After a Minnesota hospital decided to cut off the oxygen supply needed by a 64-year-old lung cancer patient, the woman’s impassioned YouTube plea rallied the public – and lawyers – who came to her defense and saved her life.
The Life Legal Defense Foundation is reporting on the story of Catie Cassidy, a cancer patient who is receiving care at Fairview Hospital in Edina, Minnesota. Even though her condition warrants a constant oxygen supply, the hospital inexplicably planned to remove the oxygen on May 1, which would have resulted in her death by suffocation.
A hospital representative asked her if she wanted to have her oxygen removed and Catie adamantly said, “no!”
Catie relayed this to the hospital’s chaplain who was sent to her room by the hospital to prepare her to be euthanized. On a video that went viral, Catie revealed that she knew what the hospital was planning to do and that she was still fighting and “not ready” to die.
Shortly thereafter, attorneys at the Life Legal Defense Foundation were told of the situation and immediately came to Catie’s defense.

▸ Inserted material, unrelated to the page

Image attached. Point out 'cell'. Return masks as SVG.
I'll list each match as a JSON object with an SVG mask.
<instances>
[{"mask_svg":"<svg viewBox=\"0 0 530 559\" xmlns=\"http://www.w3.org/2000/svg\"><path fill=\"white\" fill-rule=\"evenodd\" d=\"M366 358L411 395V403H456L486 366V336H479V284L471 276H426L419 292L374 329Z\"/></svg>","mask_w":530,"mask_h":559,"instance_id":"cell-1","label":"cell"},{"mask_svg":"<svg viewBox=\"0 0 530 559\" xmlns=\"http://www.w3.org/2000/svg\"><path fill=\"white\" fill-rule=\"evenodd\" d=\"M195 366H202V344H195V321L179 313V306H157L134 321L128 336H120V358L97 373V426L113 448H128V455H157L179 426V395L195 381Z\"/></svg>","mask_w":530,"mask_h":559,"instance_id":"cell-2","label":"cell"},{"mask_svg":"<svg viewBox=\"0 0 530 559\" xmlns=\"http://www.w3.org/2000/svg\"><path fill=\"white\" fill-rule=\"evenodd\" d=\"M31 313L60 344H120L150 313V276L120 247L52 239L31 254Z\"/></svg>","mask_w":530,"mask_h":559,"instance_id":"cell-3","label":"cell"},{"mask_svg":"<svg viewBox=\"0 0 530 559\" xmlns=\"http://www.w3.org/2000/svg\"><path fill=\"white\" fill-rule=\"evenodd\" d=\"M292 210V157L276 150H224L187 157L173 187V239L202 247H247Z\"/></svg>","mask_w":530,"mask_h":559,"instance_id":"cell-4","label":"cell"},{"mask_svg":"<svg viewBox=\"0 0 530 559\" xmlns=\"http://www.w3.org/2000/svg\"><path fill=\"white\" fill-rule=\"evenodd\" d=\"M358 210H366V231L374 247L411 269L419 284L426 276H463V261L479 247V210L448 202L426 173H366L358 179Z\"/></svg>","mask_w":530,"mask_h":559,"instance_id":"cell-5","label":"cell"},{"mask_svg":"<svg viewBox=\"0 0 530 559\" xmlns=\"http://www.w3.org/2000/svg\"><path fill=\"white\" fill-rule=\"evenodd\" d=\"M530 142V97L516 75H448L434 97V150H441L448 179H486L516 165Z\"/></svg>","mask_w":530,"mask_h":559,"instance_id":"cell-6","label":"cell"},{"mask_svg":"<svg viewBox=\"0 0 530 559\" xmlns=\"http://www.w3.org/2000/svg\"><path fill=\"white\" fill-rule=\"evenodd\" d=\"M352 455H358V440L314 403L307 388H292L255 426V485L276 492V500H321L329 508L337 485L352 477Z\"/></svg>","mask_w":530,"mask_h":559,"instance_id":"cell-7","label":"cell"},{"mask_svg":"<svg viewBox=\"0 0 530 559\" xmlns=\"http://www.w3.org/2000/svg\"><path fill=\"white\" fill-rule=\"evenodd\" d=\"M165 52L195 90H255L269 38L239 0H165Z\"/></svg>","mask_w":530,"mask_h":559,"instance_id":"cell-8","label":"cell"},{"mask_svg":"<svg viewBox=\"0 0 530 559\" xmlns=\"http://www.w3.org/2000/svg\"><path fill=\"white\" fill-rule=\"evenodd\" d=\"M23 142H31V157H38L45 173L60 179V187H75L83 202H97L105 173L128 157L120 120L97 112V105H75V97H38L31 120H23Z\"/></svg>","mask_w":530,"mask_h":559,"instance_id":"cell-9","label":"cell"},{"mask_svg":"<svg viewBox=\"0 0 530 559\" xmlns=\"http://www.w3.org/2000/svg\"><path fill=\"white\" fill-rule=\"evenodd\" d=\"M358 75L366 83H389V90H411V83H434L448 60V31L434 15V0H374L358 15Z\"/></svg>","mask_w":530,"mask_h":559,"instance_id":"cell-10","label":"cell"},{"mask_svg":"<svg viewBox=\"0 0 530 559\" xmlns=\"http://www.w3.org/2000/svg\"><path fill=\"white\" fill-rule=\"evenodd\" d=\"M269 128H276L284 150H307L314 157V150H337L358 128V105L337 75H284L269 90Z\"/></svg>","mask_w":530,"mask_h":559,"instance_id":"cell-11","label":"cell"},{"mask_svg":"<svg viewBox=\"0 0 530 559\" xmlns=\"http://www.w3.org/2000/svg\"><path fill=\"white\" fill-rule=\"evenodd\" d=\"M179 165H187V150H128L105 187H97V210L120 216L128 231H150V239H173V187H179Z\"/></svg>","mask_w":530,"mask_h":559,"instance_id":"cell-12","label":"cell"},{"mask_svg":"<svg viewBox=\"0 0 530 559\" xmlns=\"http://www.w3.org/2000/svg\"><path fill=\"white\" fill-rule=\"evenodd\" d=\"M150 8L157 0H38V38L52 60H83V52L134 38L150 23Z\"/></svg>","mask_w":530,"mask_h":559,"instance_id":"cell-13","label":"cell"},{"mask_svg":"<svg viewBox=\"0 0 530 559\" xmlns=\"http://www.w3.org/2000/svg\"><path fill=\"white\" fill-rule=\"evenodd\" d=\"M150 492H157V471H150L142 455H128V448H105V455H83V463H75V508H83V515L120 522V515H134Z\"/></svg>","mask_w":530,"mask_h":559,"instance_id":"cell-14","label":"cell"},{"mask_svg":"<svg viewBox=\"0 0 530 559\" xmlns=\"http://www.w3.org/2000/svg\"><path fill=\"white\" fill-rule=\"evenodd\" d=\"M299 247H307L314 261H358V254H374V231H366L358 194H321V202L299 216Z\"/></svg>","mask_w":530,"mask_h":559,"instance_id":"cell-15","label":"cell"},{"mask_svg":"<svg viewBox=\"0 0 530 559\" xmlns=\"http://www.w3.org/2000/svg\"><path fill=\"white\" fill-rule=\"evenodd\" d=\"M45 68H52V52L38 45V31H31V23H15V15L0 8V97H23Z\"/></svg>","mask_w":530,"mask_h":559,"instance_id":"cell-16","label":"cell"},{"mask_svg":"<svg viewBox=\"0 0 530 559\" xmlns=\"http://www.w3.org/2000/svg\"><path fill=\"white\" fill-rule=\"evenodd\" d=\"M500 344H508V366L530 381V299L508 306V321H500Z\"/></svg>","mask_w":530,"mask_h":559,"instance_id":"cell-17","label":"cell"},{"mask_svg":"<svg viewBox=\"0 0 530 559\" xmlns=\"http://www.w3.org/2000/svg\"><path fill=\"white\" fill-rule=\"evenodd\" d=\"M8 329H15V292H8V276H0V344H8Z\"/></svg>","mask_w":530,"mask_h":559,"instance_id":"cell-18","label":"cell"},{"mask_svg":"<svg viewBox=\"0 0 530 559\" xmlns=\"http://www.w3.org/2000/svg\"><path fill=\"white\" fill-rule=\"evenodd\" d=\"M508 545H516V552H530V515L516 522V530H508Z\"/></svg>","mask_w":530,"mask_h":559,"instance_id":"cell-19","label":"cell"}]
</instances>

“I am appalled that a hospital would even consider withdrawing oxygen from a patient who has clearly communicated that she wants to live,” said Life Legal Executive Director Alexandra Snyder. “When asked if she wants her oxygen removed, Catie’s response was ‘NO! I want to live!’ Withdrawing Catie’s oxygen to cause her death is active euthanasia, which is illegal in Minnesota and every other state. We implore the hospital to do the right thing and provide the care Catie needs.”
Life Legal attorneys sent a demand letter letting the hospital know of its duties under Minnesota law
On the day that Catie’s oxygen was supposed to have been cut off, the hospital relented.

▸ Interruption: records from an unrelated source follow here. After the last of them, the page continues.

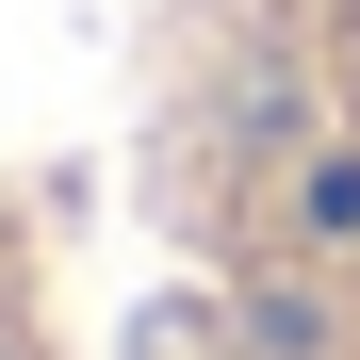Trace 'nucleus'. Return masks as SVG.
<instances>
[{
  "label": "nucleus",
  "instance_id": "1",
  "mask_svg": "<svg viewBox=\"0 0 360 360\" xmlns=\"http://www.w3.org/2000/svg\"><path fill=\"white\" fill-rule=\"evenodd\" d=\"M180 229L246 360H360V0H229L180 82Z\"/></svg>",
  "mask_w": 360,
  "mask_h": 360
}]
</instances>
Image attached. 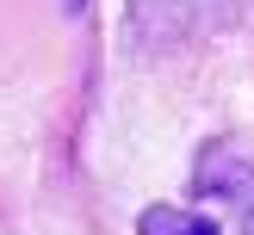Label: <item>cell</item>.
<instances>
[{"label":"cell","mask_w":254,"mask_h":235,"mask_svg":"<svg viewBox=\"0 0 254 235\" xmlns=\"http://www.w3.org/2000/svg\"><path fill=\"white\" fill-rule=\"evenodd\" d=\"M136 235H217V217L205 210H174V204H149L136 217Z\"/></svg>","instance_id":"obj_2"},{"label":"cell","mask_w":254,"mask_h":235,"mask_svg":"<svg viewBox=\"0 0 254 235\" xmlns=\"http://www.w3.org/2000/svg\"><path fill=\"white\" fill-rule=\"evenodd\" d=\"M68 6H81V0H68Z\"/></svg>","instance_id":"obj_3"},{"label":"cell","mask_w":254,"mask_h":235,"mask_svg":"<svg viewBox=\"0 0 254 235\" xmlns=\"http://www.w3.org/2000/svg\"><path fill=\"white\" fill-rule=\"evenodd\" d=\"M192 186H198V198L230 210L242 223V235H254V161L242 148H205L192 167Z\"/></svg>","instance_id":"obj_1"}]
</instances>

“We received news today that Fairview Hospital in Edina is fully cooperating with Catie’s health care proxy and that they will continue to provide Catie with oxygen as needed.”
Fairview Hospital issued a statement on its Facebook page claiming that the news reports about Catie’s case were “inaccurate.”
“Because of privacy laws, we cannot comment on a specific patient’s medical condition. We can share, however, how we address end-of-life care. End-of-life care is focused on comfort care during the dying process. We communicate closely with the patient or, if they are unable to participate in conversation, with their designated decision-maker if they have one. We do our best to honor the patient’s known wishes, whether those wishes are to prolong life or to stop treatment.”
They go on to acknowledge that euthanasia is illegal in the state of Minnesota and that their facility does not practice it.
However, they offered no explanation for why they were planning to remove Catie’s oxygen which would have caused her death. Some people who chose to comment on the Facebook page claimed that people were jumping to conclusions based on the word of a dying woman on sedation; however, this doesn’t explain why the chaplain claims to have been told to prepare Catie for death.
In the end, it was only after the hospital began receiving phone calls from the public and a letter from attorneys that this woman wish to die naturally was upheld.
“Life Legal is pleased that Catie will receive the care she needs and that her wish to fight for her life as long as she can will be honored,” Snyder said. “It is time for us to have a larger conversation about the inherent value of every human life and about our moral obligation to protect those who are most vulnerable.”